On paper, it has always made better sense for Greece to return to the drachma, then allow that to devalue to the point where its goods and tourist industry become attractive to consumers again. "On paper," however, is code. It means economics that ignores the human factor.
Here's where the human factor gets you. This summer, British Prime Minister David Cameron said Britain should prepare to quickly lock out Greek immigrants the moment it was kicked out of the eurozone, if that happens. Other nations would likely respond in similar fashion given the chance.
In the United States, another key Republican used the "R word," this week. Former vice presidential candidate Rep. Paul Ryan of Wisconsin said, "You can increase revenue without having to raise taxes."
Ryan said he and running made Mitt Romney ran on "specific solutions and big ideas."

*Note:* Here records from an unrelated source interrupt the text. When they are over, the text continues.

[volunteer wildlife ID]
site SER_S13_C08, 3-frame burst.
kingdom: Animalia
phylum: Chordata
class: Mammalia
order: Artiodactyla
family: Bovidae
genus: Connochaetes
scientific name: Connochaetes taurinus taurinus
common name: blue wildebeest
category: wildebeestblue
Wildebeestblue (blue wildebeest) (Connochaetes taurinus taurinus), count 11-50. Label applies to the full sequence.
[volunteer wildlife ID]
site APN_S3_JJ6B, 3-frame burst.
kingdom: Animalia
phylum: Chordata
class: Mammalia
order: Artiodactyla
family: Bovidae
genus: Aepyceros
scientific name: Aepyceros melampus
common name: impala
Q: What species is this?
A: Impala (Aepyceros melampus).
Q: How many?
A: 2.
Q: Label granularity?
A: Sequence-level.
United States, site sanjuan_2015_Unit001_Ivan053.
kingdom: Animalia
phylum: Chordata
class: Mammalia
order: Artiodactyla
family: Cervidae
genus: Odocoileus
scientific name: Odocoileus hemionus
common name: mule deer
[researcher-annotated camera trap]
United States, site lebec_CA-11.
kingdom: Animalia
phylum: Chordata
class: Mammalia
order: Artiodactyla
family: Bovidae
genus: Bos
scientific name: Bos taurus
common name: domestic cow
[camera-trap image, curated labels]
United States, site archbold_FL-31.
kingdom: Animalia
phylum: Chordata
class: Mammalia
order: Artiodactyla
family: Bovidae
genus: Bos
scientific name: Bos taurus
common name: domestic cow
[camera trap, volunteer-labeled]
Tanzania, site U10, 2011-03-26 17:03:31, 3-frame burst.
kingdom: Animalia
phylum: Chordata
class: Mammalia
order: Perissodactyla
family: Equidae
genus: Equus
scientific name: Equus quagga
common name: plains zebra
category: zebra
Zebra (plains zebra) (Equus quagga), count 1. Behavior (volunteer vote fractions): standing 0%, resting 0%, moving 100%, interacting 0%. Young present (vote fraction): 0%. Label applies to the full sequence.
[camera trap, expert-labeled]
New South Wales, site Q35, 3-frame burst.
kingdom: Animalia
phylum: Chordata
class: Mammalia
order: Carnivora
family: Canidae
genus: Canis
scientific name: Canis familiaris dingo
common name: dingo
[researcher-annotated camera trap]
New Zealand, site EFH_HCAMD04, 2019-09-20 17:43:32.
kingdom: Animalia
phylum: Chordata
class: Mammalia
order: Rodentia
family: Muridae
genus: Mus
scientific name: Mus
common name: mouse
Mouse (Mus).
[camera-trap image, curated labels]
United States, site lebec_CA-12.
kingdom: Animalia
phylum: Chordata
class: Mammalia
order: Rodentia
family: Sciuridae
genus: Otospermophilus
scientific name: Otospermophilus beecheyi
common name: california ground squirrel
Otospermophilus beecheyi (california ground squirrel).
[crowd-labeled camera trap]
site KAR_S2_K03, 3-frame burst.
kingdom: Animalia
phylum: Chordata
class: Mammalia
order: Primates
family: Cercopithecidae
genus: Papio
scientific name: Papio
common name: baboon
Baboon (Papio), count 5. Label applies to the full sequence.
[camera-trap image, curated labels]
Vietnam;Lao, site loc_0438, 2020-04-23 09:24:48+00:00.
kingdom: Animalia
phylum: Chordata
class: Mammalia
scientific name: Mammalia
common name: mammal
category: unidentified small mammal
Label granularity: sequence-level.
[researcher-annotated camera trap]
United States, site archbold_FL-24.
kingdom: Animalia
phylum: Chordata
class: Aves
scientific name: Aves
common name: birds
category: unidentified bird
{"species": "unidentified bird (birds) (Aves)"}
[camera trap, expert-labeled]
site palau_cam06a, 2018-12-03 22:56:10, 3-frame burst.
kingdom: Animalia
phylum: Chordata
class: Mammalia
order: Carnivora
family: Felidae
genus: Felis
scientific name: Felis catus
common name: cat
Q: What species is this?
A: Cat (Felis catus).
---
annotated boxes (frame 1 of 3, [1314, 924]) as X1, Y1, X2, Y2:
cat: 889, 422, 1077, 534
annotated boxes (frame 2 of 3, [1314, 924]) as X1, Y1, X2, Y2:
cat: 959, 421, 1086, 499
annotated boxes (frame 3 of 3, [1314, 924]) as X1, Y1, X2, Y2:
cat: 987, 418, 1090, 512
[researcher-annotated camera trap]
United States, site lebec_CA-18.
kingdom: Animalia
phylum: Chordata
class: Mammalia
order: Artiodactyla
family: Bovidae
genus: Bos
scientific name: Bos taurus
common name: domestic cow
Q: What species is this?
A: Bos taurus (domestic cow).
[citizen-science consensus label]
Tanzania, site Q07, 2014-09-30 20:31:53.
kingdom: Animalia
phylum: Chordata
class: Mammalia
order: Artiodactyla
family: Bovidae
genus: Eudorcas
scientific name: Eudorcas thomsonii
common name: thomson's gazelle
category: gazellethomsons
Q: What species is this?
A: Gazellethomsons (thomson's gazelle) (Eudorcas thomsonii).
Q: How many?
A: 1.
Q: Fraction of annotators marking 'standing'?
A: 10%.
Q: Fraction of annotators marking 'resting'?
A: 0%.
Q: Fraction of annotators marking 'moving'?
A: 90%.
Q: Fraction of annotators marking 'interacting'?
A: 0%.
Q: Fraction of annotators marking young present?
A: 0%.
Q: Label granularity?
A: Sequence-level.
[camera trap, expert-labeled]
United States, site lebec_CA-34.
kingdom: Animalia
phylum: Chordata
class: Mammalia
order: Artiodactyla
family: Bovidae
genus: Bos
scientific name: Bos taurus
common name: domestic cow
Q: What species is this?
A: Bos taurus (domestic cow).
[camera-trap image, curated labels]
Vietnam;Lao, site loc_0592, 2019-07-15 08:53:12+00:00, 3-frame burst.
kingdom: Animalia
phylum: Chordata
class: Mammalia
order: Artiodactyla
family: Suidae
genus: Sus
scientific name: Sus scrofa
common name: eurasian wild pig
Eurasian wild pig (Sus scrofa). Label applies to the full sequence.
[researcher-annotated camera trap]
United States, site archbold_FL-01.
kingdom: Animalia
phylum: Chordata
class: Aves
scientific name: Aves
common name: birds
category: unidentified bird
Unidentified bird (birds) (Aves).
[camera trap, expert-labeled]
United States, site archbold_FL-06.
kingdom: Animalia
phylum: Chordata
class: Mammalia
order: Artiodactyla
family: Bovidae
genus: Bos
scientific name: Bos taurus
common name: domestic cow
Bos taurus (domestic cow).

The word "specific" might raise an eyebrow or two, given Romney and Ryan's refusal before the election to name specific loopholes they would close to make up the difference as they lowered the overall tax rate.
But Ryan is following Speaker of the House John Boehner at this point, The Wall Street Journal reported.
Boehner said after the election that raising revenue was a possibility. This paves the way for an agreement in which Republicans can accept new federal revenue while saving face, which is to say while not having to admit they raised taxes. It opens the door for President Barack Obama to cut loopholes on the wealthy and to be extremely specific about it.
In international markets Tuesday, the Nikkei 225 index in Japan shed 0.18 percent while the Shanghai composite index in China lost 1.51 percent. The Hang Seng index in Hong Kong gave up 1.13 percent, while the Sensex in India fell 0.28 percent.
The S&P/ASX 200 in Australia dropped 1.53 percent.
In midday trading in Europe, the FTSE 100 index in Britain lost 0.46 percent, while the DAX 30 in Germany lost 0.78 percent. The CAC 40 in France slipped 0.56 percent, while the Stoxx Europe 600 shed 0.39 percent.